Similarly, for Spinoza, particular objects that are mere modes of God also have
natures that determine (at least in part) the properties of those things. As
Spinoza says of bodies, "All modes by which a body is affected by another
body follow both from the nature of the body affected and at the same time from
the nature of the affecting body" (E2ax1 after le3). Viljanen aptly sums
up Spinoza's view with the slogan, "things are essential causers of
properties" (p. 41).
However, despite this genuine
affinity with aspects of an Aristotelian view of causation, Spinoza is not
fundamentally an Aristotelian in this matter. More than anything else, what, in
Viljanen's eyes, prevents Spinoza's position from being fully Aristotelian is
Spinoza's rejection of any form of teleology as playing a genuine causal role.

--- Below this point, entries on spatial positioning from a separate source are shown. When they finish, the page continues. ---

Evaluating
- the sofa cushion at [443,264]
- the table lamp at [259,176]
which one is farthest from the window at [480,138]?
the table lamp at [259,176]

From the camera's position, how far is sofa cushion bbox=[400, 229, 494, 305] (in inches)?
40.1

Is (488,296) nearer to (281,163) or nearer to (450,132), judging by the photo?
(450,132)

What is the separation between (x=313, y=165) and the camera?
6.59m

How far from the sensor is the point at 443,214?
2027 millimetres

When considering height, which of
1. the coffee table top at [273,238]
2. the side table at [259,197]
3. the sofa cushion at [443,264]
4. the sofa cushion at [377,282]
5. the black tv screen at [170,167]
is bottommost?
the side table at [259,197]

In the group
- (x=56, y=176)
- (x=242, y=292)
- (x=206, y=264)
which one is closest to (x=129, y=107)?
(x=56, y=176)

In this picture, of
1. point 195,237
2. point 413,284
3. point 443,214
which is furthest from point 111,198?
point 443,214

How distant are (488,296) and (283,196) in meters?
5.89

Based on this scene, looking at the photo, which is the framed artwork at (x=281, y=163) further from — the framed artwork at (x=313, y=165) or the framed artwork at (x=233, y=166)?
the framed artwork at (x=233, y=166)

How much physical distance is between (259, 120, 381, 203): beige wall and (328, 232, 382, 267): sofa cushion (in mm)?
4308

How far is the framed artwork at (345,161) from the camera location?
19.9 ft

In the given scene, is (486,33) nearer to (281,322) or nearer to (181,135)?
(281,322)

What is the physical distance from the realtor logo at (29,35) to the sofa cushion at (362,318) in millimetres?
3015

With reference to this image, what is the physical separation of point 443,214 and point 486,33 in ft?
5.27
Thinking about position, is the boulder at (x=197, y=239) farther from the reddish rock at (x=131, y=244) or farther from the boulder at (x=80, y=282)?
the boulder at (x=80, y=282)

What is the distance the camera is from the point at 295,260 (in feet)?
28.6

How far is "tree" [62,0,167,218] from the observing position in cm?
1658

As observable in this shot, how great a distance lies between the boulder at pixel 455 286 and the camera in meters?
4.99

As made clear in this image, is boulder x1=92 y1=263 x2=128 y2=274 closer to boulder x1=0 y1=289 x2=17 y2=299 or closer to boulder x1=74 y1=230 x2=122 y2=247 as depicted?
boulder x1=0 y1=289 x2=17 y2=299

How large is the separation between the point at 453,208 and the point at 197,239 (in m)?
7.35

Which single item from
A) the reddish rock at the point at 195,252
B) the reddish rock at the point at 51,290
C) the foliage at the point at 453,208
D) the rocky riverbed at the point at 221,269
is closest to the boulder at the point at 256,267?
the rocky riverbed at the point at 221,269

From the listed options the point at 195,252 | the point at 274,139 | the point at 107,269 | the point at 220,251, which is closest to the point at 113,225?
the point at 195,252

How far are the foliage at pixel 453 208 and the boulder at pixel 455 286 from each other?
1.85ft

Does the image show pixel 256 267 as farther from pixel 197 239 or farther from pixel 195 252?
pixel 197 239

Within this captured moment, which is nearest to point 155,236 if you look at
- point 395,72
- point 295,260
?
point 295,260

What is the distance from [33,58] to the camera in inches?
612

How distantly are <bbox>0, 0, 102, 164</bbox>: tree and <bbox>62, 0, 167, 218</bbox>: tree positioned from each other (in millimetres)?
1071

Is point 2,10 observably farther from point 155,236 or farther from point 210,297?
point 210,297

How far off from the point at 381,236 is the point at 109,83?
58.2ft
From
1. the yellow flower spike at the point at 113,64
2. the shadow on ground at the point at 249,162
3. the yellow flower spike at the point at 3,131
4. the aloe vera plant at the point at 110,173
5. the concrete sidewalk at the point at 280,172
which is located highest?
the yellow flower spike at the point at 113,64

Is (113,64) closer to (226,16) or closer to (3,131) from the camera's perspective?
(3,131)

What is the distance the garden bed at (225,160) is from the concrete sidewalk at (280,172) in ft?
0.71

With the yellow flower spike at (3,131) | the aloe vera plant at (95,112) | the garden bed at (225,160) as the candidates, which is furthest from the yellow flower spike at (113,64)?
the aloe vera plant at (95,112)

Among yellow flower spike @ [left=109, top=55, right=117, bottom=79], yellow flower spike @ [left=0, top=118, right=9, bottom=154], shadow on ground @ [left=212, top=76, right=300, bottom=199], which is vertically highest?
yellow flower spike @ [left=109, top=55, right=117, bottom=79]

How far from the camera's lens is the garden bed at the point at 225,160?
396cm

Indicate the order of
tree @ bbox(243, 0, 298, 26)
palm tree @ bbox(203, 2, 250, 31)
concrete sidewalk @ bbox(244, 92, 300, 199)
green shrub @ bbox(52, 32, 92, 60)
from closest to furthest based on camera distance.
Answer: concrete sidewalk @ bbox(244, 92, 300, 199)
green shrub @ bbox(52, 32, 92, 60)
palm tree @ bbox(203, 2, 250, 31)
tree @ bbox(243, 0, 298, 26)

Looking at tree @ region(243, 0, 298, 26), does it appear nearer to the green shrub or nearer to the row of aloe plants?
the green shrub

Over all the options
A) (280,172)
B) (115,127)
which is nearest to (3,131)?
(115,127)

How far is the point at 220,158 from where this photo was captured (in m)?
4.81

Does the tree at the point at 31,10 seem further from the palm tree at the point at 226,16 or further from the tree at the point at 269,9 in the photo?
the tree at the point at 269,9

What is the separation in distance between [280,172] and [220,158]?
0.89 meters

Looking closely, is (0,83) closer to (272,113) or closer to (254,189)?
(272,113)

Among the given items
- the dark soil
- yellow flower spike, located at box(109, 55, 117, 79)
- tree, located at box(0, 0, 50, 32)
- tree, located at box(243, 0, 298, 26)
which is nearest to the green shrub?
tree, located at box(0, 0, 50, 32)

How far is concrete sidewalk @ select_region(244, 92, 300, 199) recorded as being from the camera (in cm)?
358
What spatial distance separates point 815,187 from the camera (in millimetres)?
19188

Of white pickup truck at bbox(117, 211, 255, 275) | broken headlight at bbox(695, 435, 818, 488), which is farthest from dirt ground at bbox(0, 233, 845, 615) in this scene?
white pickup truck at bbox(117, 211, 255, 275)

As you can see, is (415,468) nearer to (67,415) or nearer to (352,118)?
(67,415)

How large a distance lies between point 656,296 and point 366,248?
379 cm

Viljanen makes a powerful case for seeing Spinoza as denying that things are
end-directed. Although Viljanen sees many virtues in recent readings --particularly Don Garrett's[2]-- that accord robust teleology to Spinoza, in the end, Viljanen sides with
more recent and traditional end-free readings of Spinoza. Here Viljanen's
position is more in line with John Carriero's radically teleological-free
interpretation[3],
and I would say that Viljanen's criticisms of Carriero's reading (pp. 109-12)

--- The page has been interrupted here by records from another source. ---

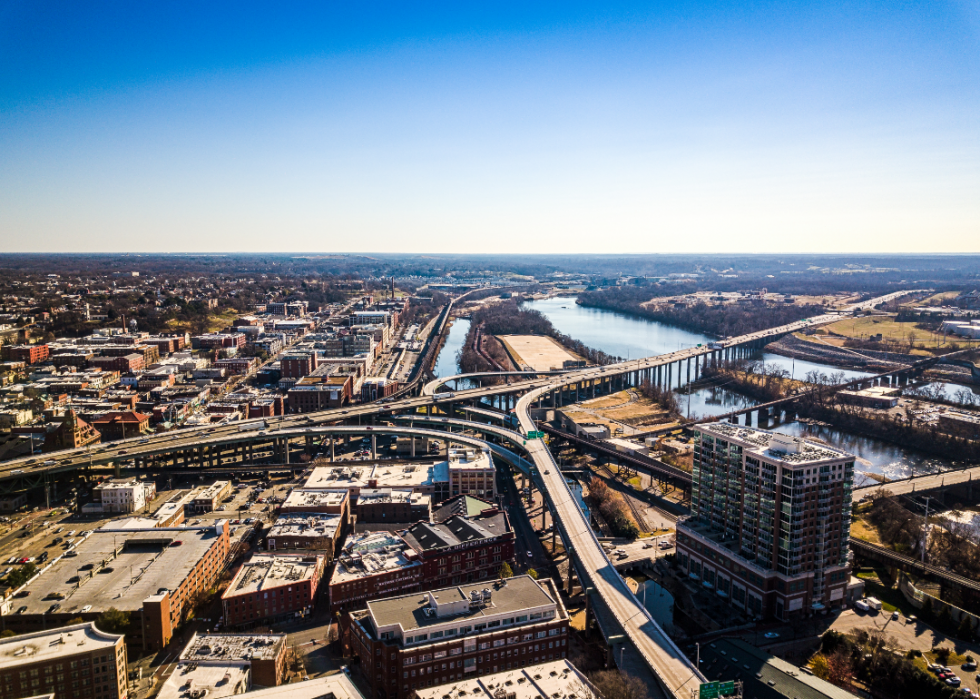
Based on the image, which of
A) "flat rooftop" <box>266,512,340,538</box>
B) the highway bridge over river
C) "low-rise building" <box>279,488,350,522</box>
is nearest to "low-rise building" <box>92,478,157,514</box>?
the highway bridge over river

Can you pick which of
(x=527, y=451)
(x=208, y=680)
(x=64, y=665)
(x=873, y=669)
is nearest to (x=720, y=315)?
(x=527, y=451)

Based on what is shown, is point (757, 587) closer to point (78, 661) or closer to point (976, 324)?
point (78, 661)

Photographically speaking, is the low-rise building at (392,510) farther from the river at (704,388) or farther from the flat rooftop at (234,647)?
the river at (704,388)

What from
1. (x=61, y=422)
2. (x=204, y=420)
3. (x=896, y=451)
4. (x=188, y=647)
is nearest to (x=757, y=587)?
(x=188, y=647)

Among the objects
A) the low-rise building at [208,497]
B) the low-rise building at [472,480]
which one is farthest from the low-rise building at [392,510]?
the low-rise building at [208,497]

may not go very deep and do not take away from the fundamental similarity
between these two interpretations when it comes to the rejection of teleology.
But without the teleology, without the final causes that
were for Aristotelians often seen as the cause of the causes, where would the
causal power of finite objects come from? Perhaps Leibniz is right, after all,
that Spinoza has no room for real causal power. To avoid this charge, Spinoza
turns, according to Viljanen, to the model of geometry: Spinoza's
"doctrine of causation is derived from the geometry-inspired
doctrine of being" (p. 4). Just as geometric objects --which are non-real,
non-concrete-- have a nature from which all their properties flow with
necessity in a fashion that is not end-governed, so too objects in general have
a geometrical structure (p. 2) and all the properties of objects are determined
by their nature alone (this would be a case of adequate causation in Spinoza's
terms --see E3def1), or by that nature together with the nature of other things
(this would be inadequate causation). In both adequate and inadequate
causation, causation stems from essences alone in a non-teleological fashion.

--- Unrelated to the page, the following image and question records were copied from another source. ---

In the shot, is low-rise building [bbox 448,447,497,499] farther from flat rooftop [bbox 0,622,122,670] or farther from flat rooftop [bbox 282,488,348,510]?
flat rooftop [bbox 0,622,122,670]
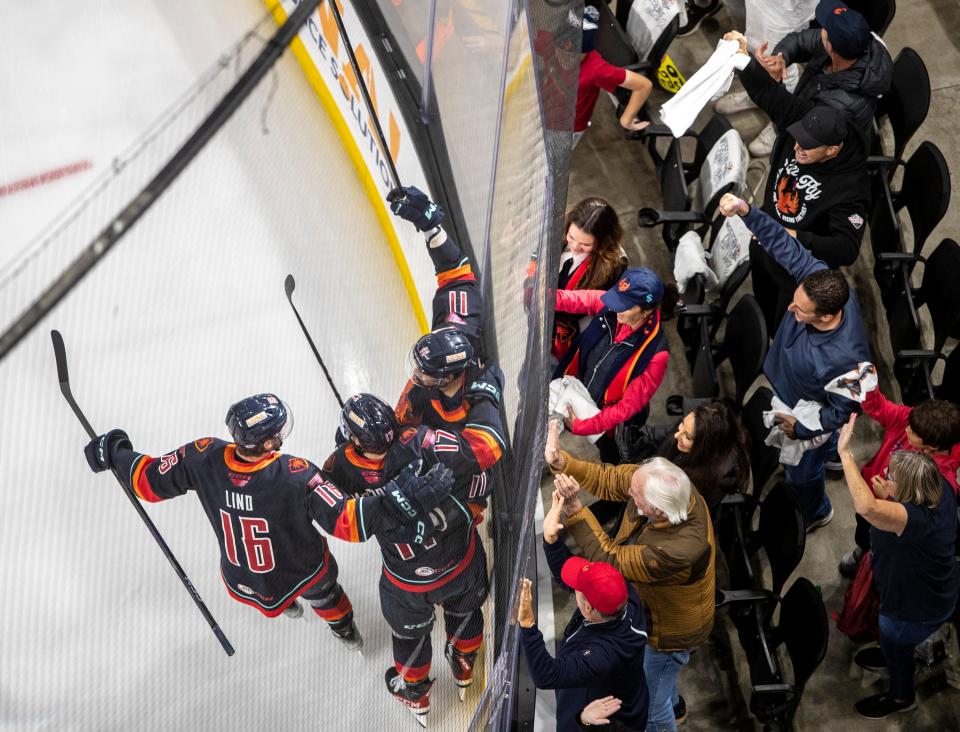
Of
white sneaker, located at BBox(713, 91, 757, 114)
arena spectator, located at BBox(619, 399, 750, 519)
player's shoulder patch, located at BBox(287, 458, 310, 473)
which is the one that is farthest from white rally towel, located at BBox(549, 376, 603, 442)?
white sneaker, located at BBox(713, 91, 757, 114)

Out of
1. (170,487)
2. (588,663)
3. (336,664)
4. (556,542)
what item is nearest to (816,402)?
(556,542)

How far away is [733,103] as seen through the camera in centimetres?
508

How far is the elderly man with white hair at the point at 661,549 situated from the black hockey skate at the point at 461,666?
3.40ft

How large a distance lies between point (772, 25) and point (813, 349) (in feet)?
7.05

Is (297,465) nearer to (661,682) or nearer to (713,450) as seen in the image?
(713,450)

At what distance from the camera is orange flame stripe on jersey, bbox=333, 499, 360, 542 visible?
1430mm

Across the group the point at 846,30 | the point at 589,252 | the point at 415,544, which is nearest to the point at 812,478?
the point at 589,252

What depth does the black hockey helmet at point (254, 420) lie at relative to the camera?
1362 mm

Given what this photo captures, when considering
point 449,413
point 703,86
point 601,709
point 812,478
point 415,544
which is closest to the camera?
point 415,544

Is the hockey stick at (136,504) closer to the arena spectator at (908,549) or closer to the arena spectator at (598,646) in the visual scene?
the arena spectator at (598,646)

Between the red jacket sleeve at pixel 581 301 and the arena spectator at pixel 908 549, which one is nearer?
the arena spectator at pixel 908 549

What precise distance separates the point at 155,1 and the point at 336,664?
1.30 metres

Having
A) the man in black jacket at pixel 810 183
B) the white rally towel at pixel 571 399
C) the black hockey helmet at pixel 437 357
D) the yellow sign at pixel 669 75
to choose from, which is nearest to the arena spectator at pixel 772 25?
the yellow sign at pixel 669 75

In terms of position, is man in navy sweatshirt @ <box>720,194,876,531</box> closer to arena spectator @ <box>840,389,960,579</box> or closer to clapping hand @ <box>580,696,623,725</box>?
arena spectator @ <box>840,389,960,579</box>
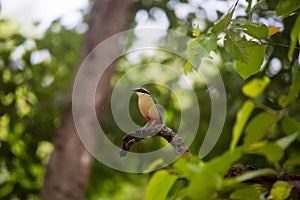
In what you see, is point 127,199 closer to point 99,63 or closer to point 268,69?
point 99,63

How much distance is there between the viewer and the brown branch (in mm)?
755

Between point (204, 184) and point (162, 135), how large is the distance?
0.97 ft

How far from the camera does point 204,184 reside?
486mm

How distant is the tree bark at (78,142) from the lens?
243cm

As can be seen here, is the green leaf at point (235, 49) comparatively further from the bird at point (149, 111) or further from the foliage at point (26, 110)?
the foliage at point (26, 110)

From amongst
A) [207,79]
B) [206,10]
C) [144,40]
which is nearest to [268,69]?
[207,79]

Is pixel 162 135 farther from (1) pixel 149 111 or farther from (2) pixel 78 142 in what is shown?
(2) pixel 78 142

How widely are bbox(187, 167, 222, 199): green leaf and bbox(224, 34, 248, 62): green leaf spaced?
1.02 ft

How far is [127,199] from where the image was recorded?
312cm

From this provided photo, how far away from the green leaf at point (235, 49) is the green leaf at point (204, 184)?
31 cm

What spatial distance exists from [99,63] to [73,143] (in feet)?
1.22

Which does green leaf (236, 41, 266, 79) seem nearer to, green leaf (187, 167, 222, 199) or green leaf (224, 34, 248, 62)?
green leaf (224, 34, 248, 62)

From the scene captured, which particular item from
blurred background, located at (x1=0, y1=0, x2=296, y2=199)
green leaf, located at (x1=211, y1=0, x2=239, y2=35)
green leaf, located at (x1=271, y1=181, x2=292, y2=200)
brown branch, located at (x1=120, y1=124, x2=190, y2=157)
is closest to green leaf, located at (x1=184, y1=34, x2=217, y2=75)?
green leaf, located at (x1=211, y1=0, x2=239, y2=35)

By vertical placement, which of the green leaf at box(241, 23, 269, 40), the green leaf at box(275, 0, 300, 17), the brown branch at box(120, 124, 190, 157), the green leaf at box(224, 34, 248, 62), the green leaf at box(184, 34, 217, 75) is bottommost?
the brown branch at box(120, 124, 190, 157)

In this way, causation is immanent --as in Aristotle-- but --as in the
occasionalists and in the Cartesians more generally-- is not directed by ends
that stem from the natures of finite objects. As Viljanen puts the point,
"Final causes are missing from Spinoza's world whose structure is modeled
after geometry" (p. 178).
Further, by endowing objects with a perfectly intelligible
structure in the geometrical style, Viljanen's Spinoza is able to see physical
objects and objects generally, as well as their causal relations, as
intelligible through and through (p. 2). This commitment to thoroughgoing
intelligibility was something occasionalists and Cartesians typically were not
able to achieve. I find this concern with intelligibility to be an especially
attractive feature of Viljanen's reading, and, to my knowledge, this book gives
the most detailed and insightful account of the way in which geometry guides
Spinoza's metaphysics.
But how far does Viljanen's emphasis on the geometrical go
in providing a locus of genuine causal power? Viljanen stresses that the
geometrical order is only a model, for geometrical objects are --in contrast
to tables and rocks and dogs and God-- non-real. As Viljanen claims, for
Spinoza, "unlike geometrical objects that are mere beings of reason (entia
rationis), God is a real thing, indeed the most real thing there is
(ens realissimum)" (p. 62). Other objects --which Viljanen (though
not Spinoza) calls "concrete" (pp. 15, 30)-- are also real though, of
course, without being realissima. Without appealing to an order beyond
the merely conceptual order of beings of reason, we cannot, according to
Viljanen, account for the kind of resistance and real opposition that objects
manifest in relation to one another. A conceptual order can provide, at most,
for logical opposition or contradiction, but not real opposition, which, for
Viljanen, Spinoza portrays as a genuine feature of the world in his conatus
doctrine (E3p4-p6) and elsewhere (see pp. 96-97, 101n46). Viljanen enlists the
support of Kant to articulate the distinction between mere logical opposition
and real opposition (p. 96). Viljanen also sees this bifurcation between the
non-logical and the logical, between the real and the conceptual, at work in
Spinoza's separation of the temporal order from the order of formal essences
(pp. 22-23).
But, despite its Kantian pedigree, is this bifurcation
between the real and the conceptual intelligible in Spinoza's own terms? The
reality --beyond the conceptual-- of my existence and power is grounded in the
reality --beyond the conceptual-- of God's existence and power. In order to
make the distinction between the real and the conceptual intelligible, we must ask,
"What does this reality --either of God or of me-- consist in?"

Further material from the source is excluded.